BSI’s third Organisational Resilience Index finds business leaders struggling to adapt to new technology amid political and economic uncertainty. According to the third annual Organisational Resilience Index report, published by the BSI and which surveys 800 senior leaders across the globe, business leaders’ confidence in the resilience of their organisations has faltered for the first time since 2017.
While the majority of organisations have reported stronger financial performance in the last 12 months, the UK and Ireland – together with Japan – lag behind other markets. 23% of businesses in Japan and 14% in the UK and Ireland report their financial performance is worse than five years ago. That’s at least double the proportion of any other market.
Consequently, adaptive capacity is now seen as the most important factor to maintain organisational resilience, up ten places on last year’s Index and overtaking financial management.
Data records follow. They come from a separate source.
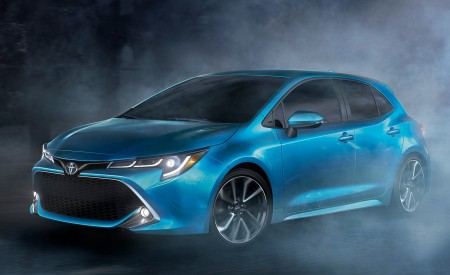 2019 Toyota Corolla Hatchback Front Three-Quarter Wallpapers 450x275 (4)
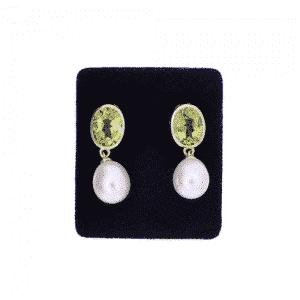 Peridot and pearl earrings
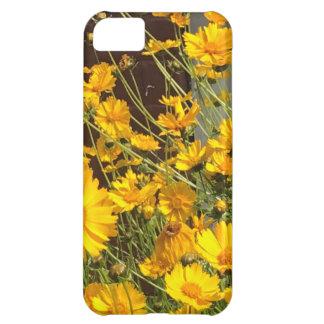 Capa Para iPhone 5C Flores amarelas felizes brilhantes em um grupo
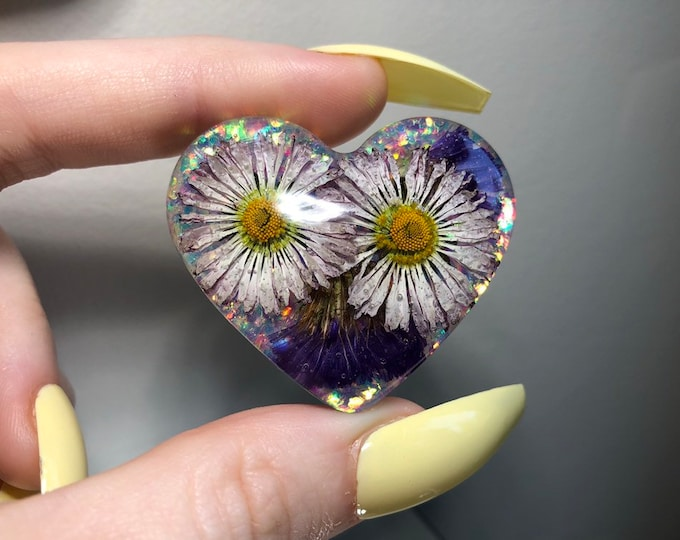 English Daisies and Caspia Flower Heart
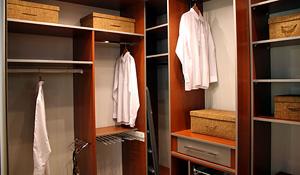 Como organizar seus armários de roupas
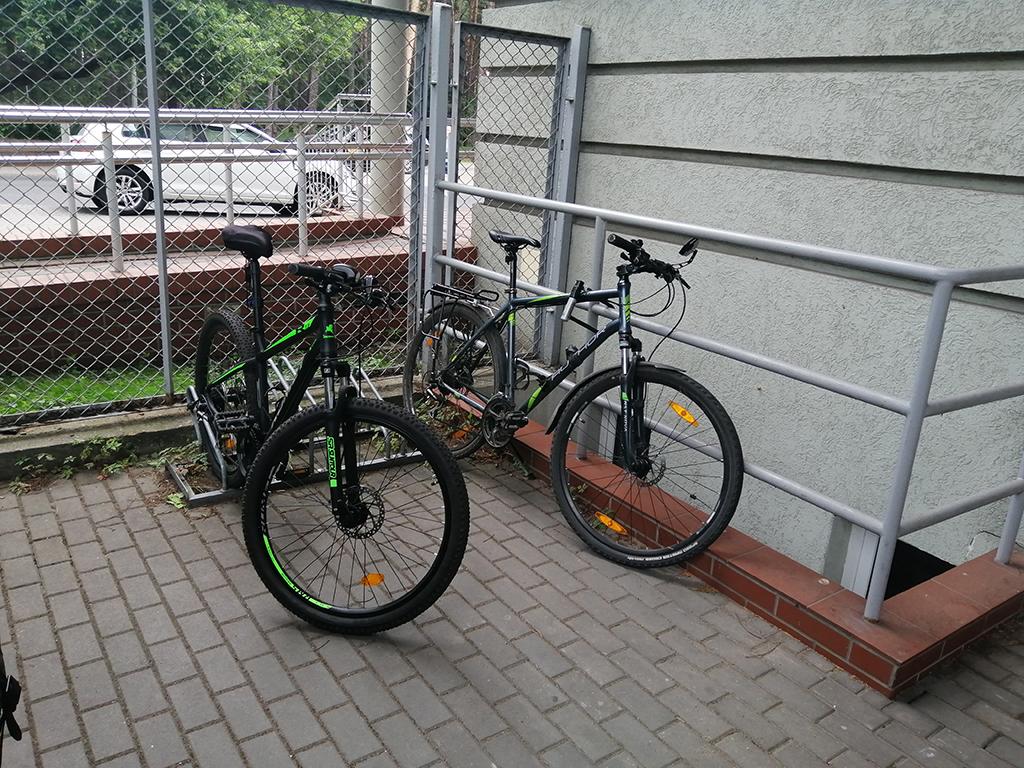 Parkingi rowerowe bydgoskich placówek medycznych - Szpital Miejski Bydgoszcz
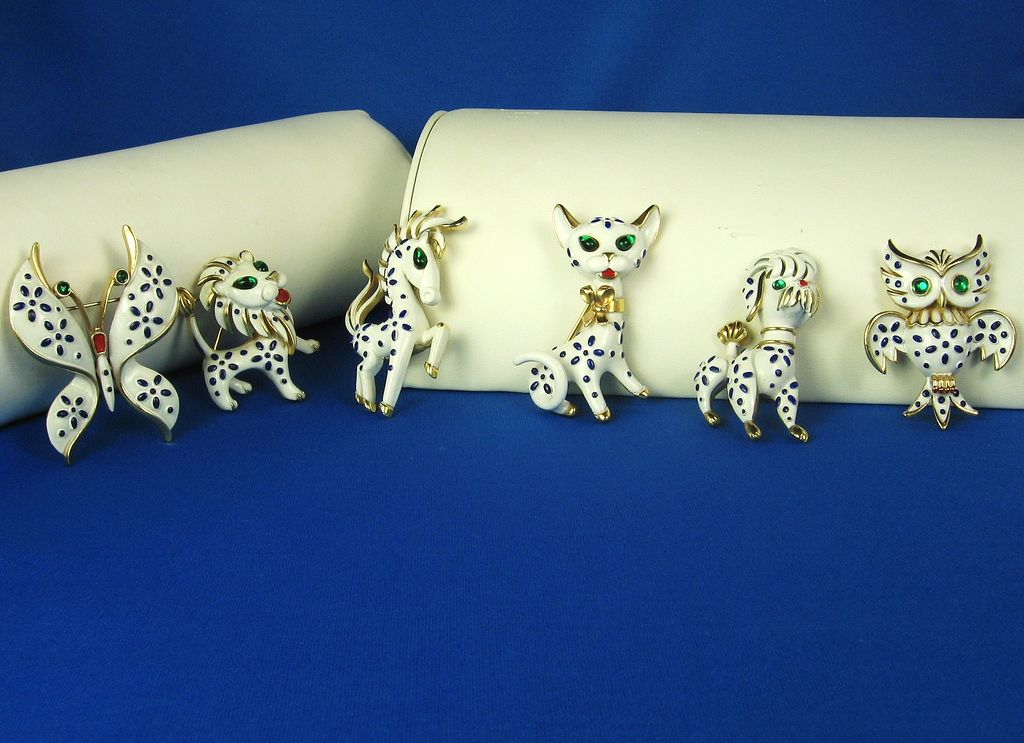 Vintage 1967 Trifari Enameled Pet Series Pins Complete Set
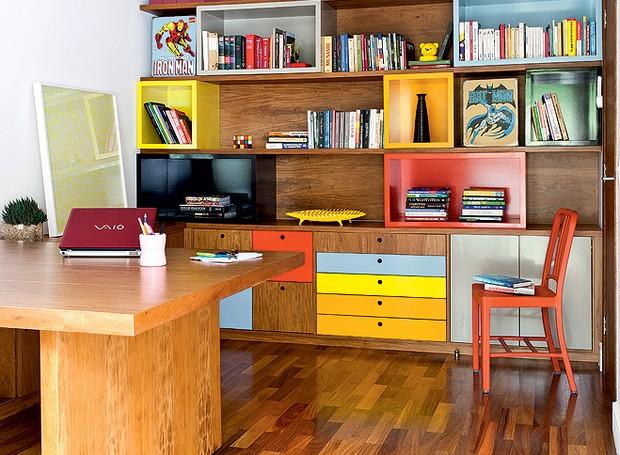 Para organizar o home office, compartilhado pelo casal de moradores, o escritório Goa Arquitetos criou uma estante que foge do comum. O móvel tem módulos coloridos. Os diferentes tons de laca identificam os livros, separados por temas (Foto: Maíra Acayaba/Casa e Jardim)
It appears that an increase in the disruptive effects of technology, alongside changes to Government policies and regulation, are the driving forces behind the adaptive capacity agenda. Those surveyed in the report identify technology as both the greatest opportunity and most severe threat to their success.
The Index finds that innovation, horizon scanning and adaptive capacity have the greatest impact on organisational resilience, but that relative performance in these areas has declined over the last 12 months.
As organisational resilience has come under increased pressure, the Index reveals that business leaders are stepping up. Leadership displays a much smaller gap between impact and performance than other elements, ranking as the second impact factor and moving up three ranks to fifth in the performance standings.
Changing emphasis in organisational resilience
Howard Kerr, CEO at the BSI, said: “While we’ve seen a changing emphasis in organisational resilience in the past, this year reveals a decline in organisations’ ability to adapt to change. In order to survive and prosper, business leaders must be aware of issues on the horizon and remain vigilant in ensuring that they – along with their teams – are focused on strategic priorities. In balancing short-term business results with long-term resilience, businesses can use this year’s uncertainty as a springboard to future success.”
The detailed and thought-provoking report identifies a shift in the skills required of business leaders, with financial management no longer rated as the most important skill. The top five skills are staff engagement and recruitment, clear direction, business performance, leadership skills and use of technology.
It appears that growing pressure on business has caused it to look inwards, prioritising these skills ahead of innovation and political acumen. This introspection was initially seen in last year’s report and is a reaction to growing uncertainty and faster, more drastic change. This change has accelerated in the last year, causing organisations to doubt their ability to predict future market conditions to the extent that the ability to ‘horizon scan’ is now seen as the lowest performing factor.
Concerns over employee turnover have risen by 5% year-on-year, while staff engagement is one of the lowest performing elements. As the millennial workforce continues to grow, and with the careers of Generation Z on the horizon, businesses are beginning to place ethics and sustainability at the core of their Human Resources strategies. The need for this strategic change was evidenced in a report earlier this year that suggested 40% of millennials have chosen a job due to a company’s superior sustainability credentials.
Elements comprising organisational resilience
Of the 16 elements that make up organisational resilience, the report finds the following (+/- numbers denote annual move in rank):
Highest impact elements
Adaptive capacity (+10), leadership (=), alignment (+10), horizon scanning (+10), vision and purpose (+2), innovation (+6), resource management (+2), awareness and training (-3), culture (+1), financial management (-9), suppliers management (+2), reputational risk (-6), information and knowledge management (-6), governance and accountability (-10), community engagement (+1) and business continuity (-8).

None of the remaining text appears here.